What the task asks :: In the text on the cancer agency's glyphosate finding, start at the words "Officials at the" and stop after "animals and cells.". Copy that part again, replacing "laboratory animals" with "lab animals".

Text block ::

┌──

Officials at the agency, the International Agency for Research on Cancer, said they had no agenda other than to inform the World Health Organization. They said the conclusion was based on studies of people, laboratory animals and cells.
“All three lines of evidence sort of said the same thing, which is we ought to be concerned about this,” said Aaron Blair, a retired epidemiologist from the National Cancer Institute who was chairman of the group of 17 reviewers from around the world; agreement on the classification was unanimous.
Glyphosate, introduced in the 1970s, is the most widely used herbicide in the world, sprayed on farms, in forests, on road sides and in gardens, and has a reputation for being benign, as pesticides go. It is now generic and used in many products, not only Roundup.”

└──

Data shown ::

┌──

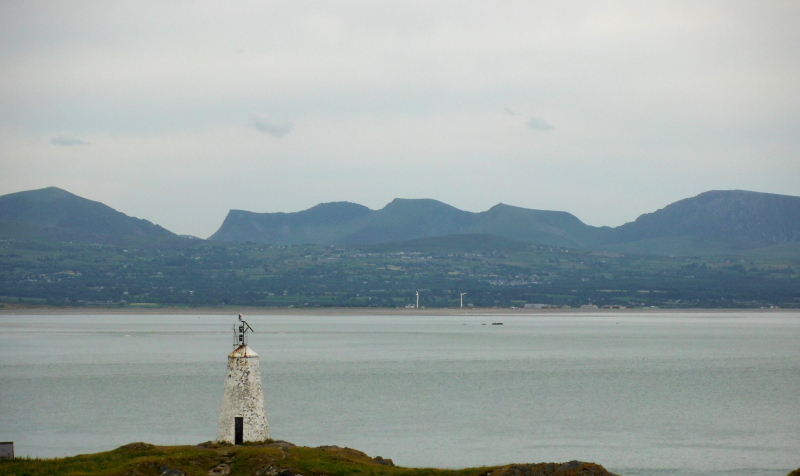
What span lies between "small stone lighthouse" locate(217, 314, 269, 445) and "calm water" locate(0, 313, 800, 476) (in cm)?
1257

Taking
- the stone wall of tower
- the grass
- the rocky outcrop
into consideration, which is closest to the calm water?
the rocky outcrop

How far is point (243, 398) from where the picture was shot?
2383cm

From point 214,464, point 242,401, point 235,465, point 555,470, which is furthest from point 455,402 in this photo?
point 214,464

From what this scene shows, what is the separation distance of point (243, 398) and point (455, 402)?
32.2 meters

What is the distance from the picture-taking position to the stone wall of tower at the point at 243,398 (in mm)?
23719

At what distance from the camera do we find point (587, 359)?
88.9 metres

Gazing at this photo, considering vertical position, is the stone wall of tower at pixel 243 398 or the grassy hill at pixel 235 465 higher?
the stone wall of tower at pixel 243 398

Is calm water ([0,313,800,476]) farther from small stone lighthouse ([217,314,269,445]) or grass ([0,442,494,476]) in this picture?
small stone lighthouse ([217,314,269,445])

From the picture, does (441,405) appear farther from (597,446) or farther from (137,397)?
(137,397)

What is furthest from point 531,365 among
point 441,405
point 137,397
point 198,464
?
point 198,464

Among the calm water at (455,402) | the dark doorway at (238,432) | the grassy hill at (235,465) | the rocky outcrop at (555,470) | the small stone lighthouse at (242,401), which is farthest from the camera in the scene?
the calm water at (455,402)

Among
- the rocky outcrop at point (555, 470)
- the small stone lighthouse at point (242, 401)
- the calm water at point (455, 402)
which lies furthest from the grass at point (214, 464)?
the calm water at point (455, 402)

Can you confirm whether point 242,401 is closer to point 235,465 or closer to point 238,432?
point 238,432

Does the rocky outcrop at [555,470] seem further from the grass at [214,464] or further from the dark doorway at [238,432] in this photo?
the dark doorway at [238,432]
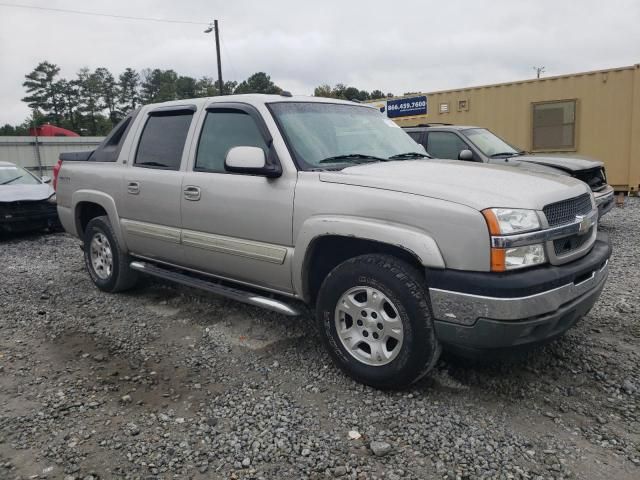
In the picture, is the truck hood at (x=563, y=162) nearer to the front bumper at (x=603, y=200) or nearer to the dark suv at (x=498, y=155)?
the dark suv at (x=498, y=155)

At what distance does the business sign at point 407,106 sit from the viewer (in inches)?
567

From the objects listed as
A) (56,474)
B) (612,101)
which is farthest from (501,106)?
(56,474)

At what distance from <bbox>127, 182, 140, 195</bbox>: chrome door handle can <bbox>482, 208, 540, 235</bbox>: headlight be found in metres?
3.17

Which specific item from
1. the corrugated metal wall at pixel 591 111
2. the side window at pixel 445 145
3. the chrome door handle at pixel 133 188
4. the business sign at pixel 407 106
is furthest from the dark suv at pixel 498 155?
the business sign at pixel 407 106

└──
┌──

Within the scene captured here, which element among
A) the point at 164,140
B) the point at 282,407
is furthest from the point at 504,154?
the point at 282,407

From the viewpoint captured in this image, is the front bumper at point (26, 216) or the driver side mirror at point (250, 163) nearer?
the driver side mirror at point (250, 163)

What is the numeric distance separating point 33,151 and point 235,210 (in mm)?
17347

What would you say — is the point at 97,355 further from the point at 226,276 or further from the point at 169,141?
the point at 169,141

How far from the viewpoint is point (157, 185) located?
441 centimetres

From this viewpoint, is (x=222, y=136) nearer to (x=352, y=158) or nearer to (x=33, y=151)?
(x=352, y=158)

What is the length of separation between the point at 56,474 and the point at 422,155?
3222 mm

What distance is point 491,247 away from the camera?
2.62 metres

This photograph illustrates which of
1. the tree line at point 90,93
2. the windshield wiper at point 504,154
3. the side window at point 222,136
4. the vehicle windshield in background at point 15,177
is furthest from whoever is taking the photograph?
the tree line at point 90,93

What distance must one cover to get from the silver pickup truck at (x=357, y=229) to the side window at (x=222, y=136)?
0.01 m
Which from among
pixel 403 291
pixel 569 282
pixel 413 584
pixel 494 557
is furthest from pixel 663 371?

└──

Result of this exercise ::
Officials at the agency, the International Agency for Research on Cancer, said they had no agenda other than to inform the World Health Organization. They said the conclusion was based on studies of people, lab animals and cells.